• Extract to read
════

Yes. I suprises me as to why so many take a $750 lens and a $2600 camera and try this. The lens may lose its value, and repairs to the camera would be expensive. If a person has enough money to risk damaging expensive equipment, surely he could afford a proper lens.


----------



## branden (May 26, 2011)

For what it's worth, here's an image I shot with a APS-C Sigma Fisheye lens mounted to my 5D MkII





Notice the heavy mechanical vignetting.


----------



## Cornershot (May 26, 2011)

I've had the 17-40 and currently have the 16-35. Both great lenses but I sold the former because it wasn't fast enough for what I needed. The 16-35 is just great and one of my favorites. But you won't be disappointed with the 17-40 unless you plan to use it for low light.

════

• Task prompt
Copy the passage of the forum excerpt on camera lenses between "For what it's" and "Cornershot (May 26, 2011)", inclusive, swapping "vignetting" for "corner shading".

════

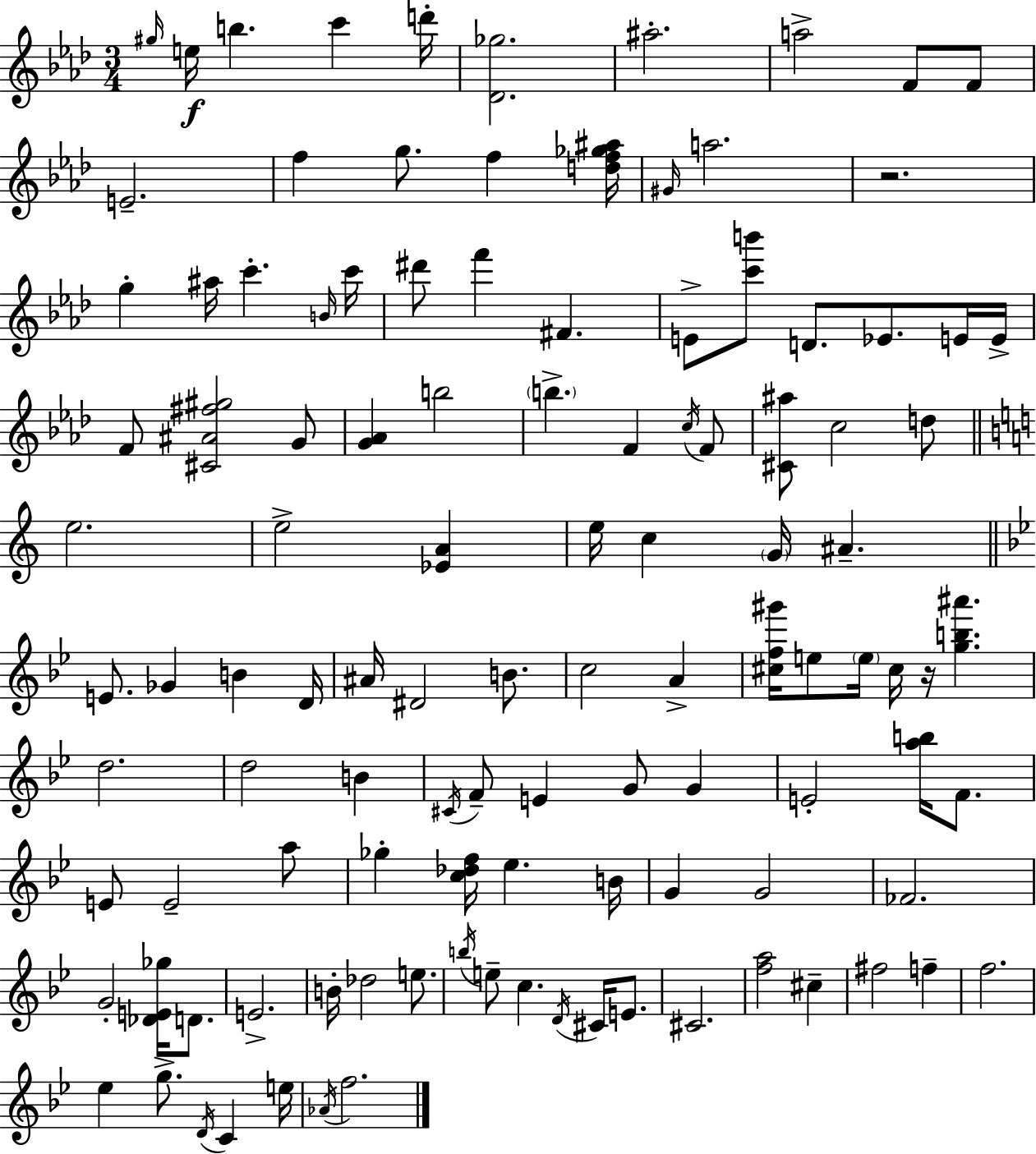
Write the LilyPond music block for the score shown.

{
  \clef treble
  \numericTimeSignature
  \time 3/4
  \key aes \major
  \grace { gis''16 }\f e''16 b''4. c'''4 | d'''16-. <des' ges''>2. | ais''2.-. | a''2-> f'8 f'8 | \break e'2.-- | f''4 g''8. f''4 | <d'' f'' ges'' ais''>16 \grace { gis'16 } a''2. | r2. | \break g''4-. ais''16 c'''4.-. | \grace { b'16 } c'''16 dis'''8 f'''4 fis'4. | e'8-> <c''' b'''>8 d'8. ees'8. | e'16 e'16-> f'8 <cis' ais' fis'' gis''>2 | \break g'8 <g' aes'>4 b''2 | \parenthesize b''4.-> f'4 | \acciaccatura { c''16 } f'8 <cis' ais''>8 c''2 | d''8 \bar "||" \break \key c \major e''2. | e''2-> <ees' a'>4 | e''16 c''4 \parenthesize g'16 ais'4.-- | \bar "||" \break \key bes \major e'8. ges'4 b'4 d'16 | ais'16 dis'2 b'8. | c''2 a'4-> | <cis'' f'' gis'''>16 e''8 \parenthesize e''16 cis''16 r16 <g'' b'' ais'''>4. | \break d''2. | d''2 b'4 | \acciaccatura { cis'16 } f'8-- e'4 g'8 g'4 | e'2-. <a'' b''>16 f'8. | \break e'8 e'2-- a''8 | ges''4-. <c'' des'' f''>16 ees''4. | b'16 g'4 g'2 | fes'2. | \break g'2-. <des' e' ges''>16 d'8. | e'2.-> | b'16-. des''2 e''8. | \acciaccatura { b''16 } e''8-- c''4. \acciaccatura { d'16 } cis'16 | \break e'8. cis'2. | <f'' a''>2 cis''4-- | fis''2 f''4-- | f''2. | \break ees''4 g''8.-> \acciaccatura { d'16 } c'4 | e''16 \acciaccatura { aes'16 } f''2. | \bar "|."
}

════

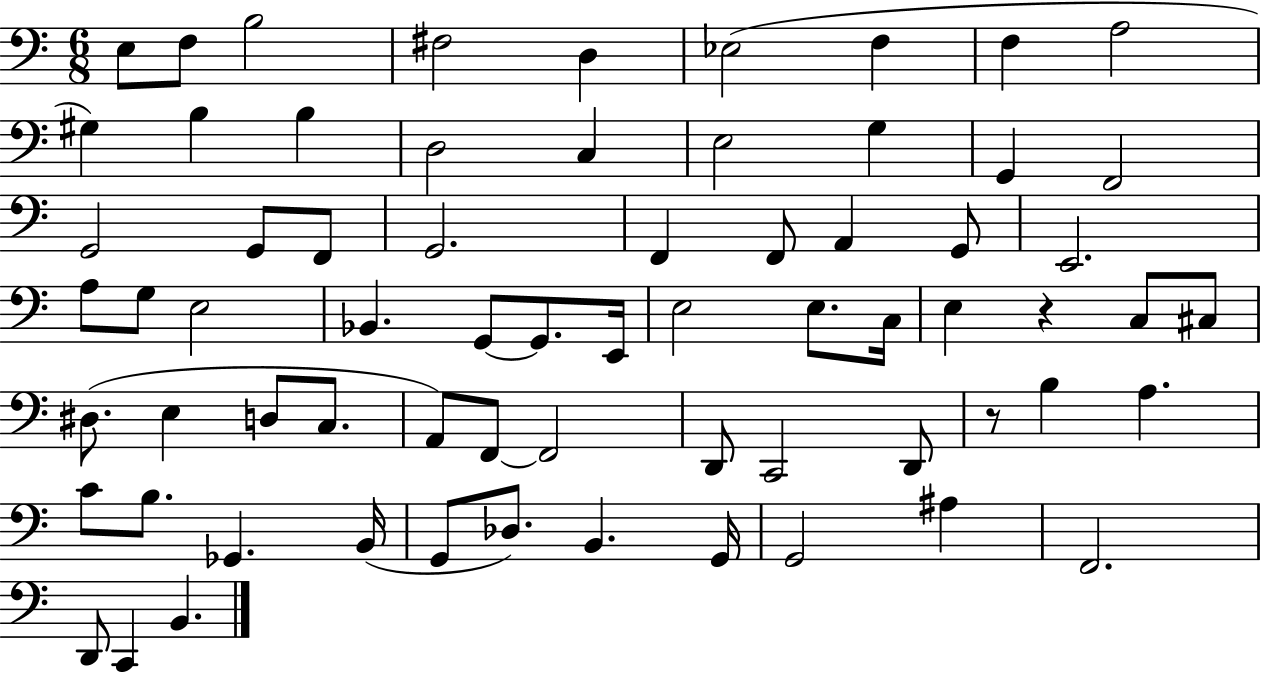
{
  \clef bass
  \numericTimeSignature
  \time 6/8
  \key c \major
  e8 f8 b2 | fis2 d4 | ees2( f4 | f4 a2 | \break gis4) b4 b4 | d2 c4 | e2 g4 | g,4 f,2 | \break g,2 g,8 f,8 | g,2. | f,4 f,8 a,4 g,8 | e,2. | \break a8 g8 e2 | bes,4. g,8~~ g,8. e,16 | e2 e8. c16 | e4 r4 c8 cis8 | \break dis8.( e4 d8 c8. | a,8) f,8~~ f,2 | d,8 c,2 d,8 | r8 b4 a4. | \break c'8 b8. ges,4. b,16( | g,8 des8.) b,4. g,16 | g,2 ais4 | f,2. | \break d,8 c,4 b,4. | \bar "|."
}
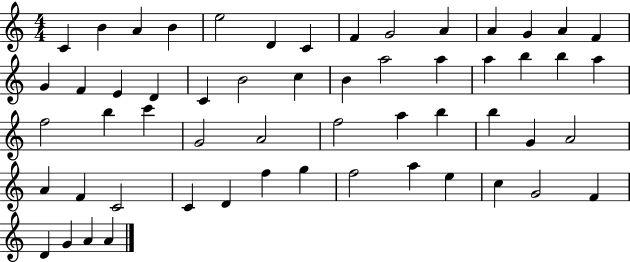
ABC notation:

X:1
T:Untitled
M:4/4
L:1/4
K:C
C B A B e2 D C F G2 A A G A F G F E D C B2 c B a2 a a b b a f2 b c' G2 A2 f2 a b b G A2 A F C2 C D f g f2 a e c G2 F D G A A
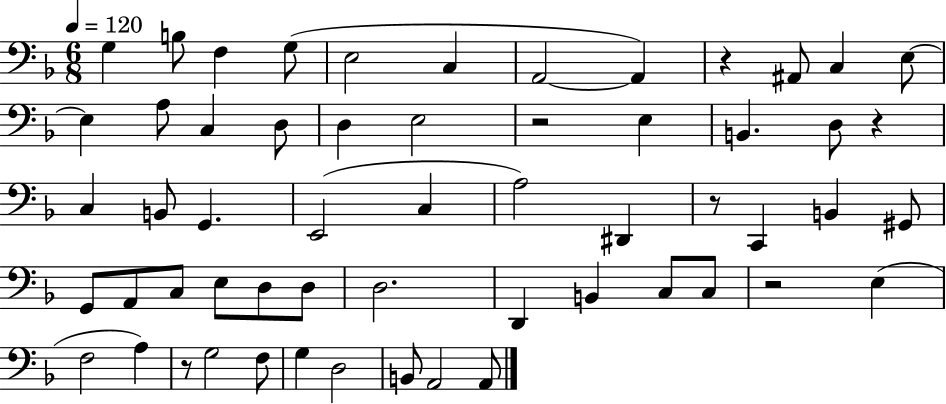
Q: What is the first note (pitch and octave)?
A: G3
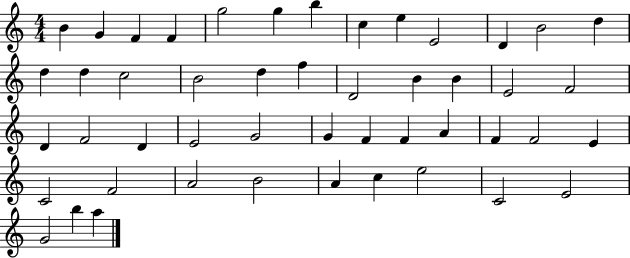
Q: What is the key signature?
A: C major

════

• Reply
For what it's worth, here's an image I shot with a APS-C Sigma Fisheye lens mounted to my 5D MkII





Notice the heavy mechanical corner shading.


----------



## Cornershot (May 26, 2011)